After mercilessly cutting down the runaway soldier during Spider Murphy’s forest ambush, Fortu suddenly and inexplicably finds himself in a warm, sunlit glade, facing the beautiful Fey goddess; Estrid. They stand, face to face, eye to eye, mouths… lips just inches apart, close enough to kiss, yet her expression reveals a combination of consternation and confusion.
"You slaughtered that defenceless human! He’d dropped his sword and surrendered. Surrendered! I don't see how a good person could do such a thing?"
Over Estrid’s pale shoulder, Fortu recognises a couple of armoured figures standing silently in the distance. The larger of them is male, beastial and warlike, while the other is feminine, refined but, perversely, also warlike. Of the two though, only the beast-like one is smiling with approval.
Eyes snapping open, Fortu hears those words echoing in his mind. But in truth, she hadn’t said them. She’d never said them. He had. They were his words, said months ago, to the eighth-Elf; Rifkin, when the goddess Estrid had ordered the merciless execution of four of the surrendered Human invaders of her glade.
Why then, had he murdered that unarmed and cowering soldier? What was the difference? What was his defence? Was it somehow morally justifiable when he did it but not when she had?
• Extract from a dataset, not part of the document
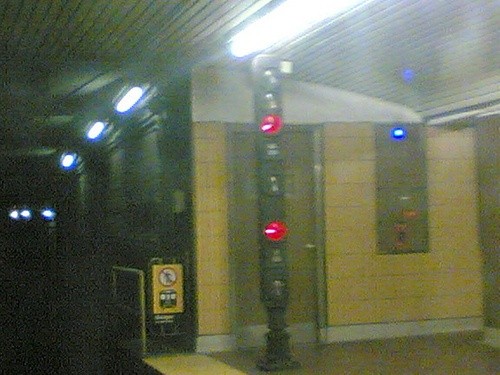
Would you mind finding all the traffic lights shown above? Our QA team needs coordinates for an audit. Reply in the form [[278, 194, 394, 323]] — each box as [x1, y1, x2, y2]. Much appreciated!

Was it true for the beaten, bound and broken Wizard Moody too?
Glancing around the large, lantern-lit barn and his sleeping teammates, he becomes uncomfortably aware that he’d been far out of sight of the others when he’d caught up to that soldier and they’d never really questioned him on what’d happened.
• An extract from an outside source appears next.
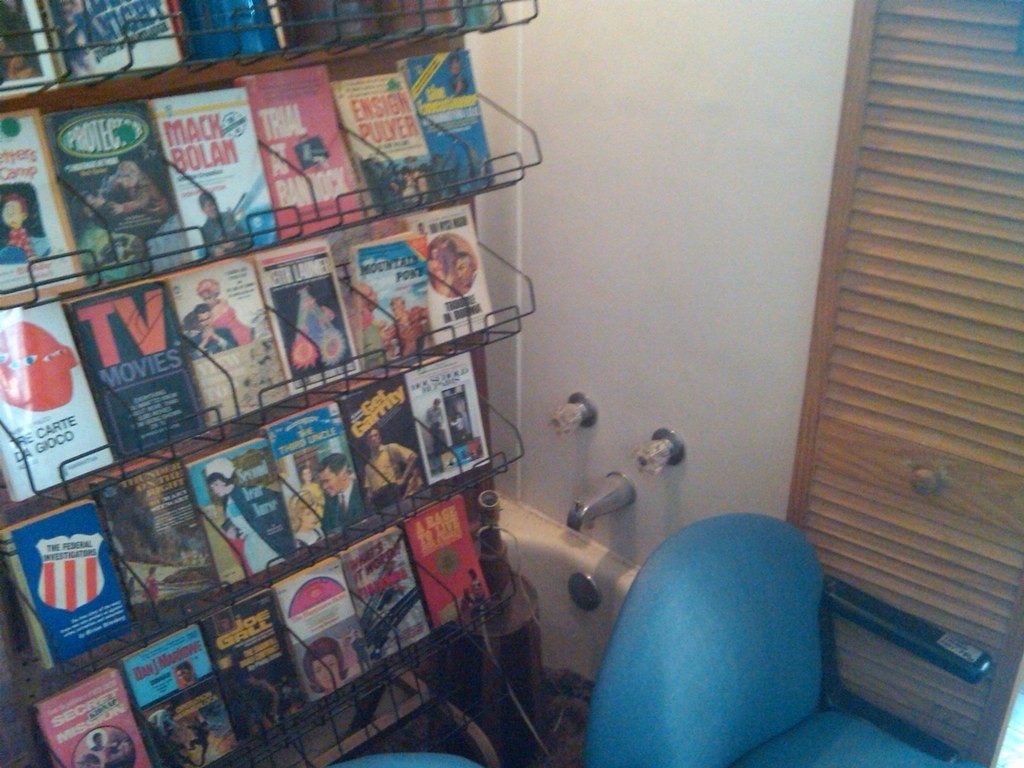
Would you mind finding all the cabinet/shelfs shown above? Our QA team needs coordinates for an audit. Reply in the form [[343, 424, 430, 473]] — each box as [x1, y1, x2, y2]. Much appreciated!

Fortu guessed that his teammates had assumed it was just a desperate encounter, man verses man, sword against sword but, for whatever reason, he’d not expanded upon that presumed falsehood or revealed the actual truth.
But what was the truth?
The truth was that soldier had laid in wait, with dozens of his sword-mates and crossbowmen, to ambush and kill him and his companions.
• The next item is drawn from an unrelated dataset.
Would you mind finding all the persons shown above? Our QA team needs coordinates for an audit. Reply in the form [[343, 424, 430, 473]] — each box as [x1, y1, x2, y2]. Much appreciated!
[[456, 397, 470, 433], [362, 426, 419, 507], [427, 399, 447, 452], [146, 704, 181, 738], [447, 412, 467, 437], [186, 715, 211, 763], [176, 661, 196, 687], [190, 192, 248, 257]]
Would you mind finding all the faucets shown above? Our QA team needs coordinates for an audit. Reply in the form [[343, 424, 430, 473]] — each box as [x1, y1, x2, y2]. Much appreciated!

A greater truth was that the outclassed soldier had fled too late and raised his hands, only when cornered.
The absolute truth though, was that he’d butchered a defenceless young man after he’d dropped his sword in terror and unconditionally surrendered.
Wiping away the patina of sweat from his furrowed brow, Fortu silently asks himself the obvious question:
‘Was Estrid right to execute the surrendered men who’d invaded her glade and slaughtered her people, or was he just a hypocrite for doing the exact same thing, not just once now, but twice?!’
Then, the deeper and more profound one:
‘After all his of protestations, all his claims of honour and righteousness, despite his brutal, loveless upbringing; did he actually crave violence? Did he seek it out? Was he, in fact… an evil man?”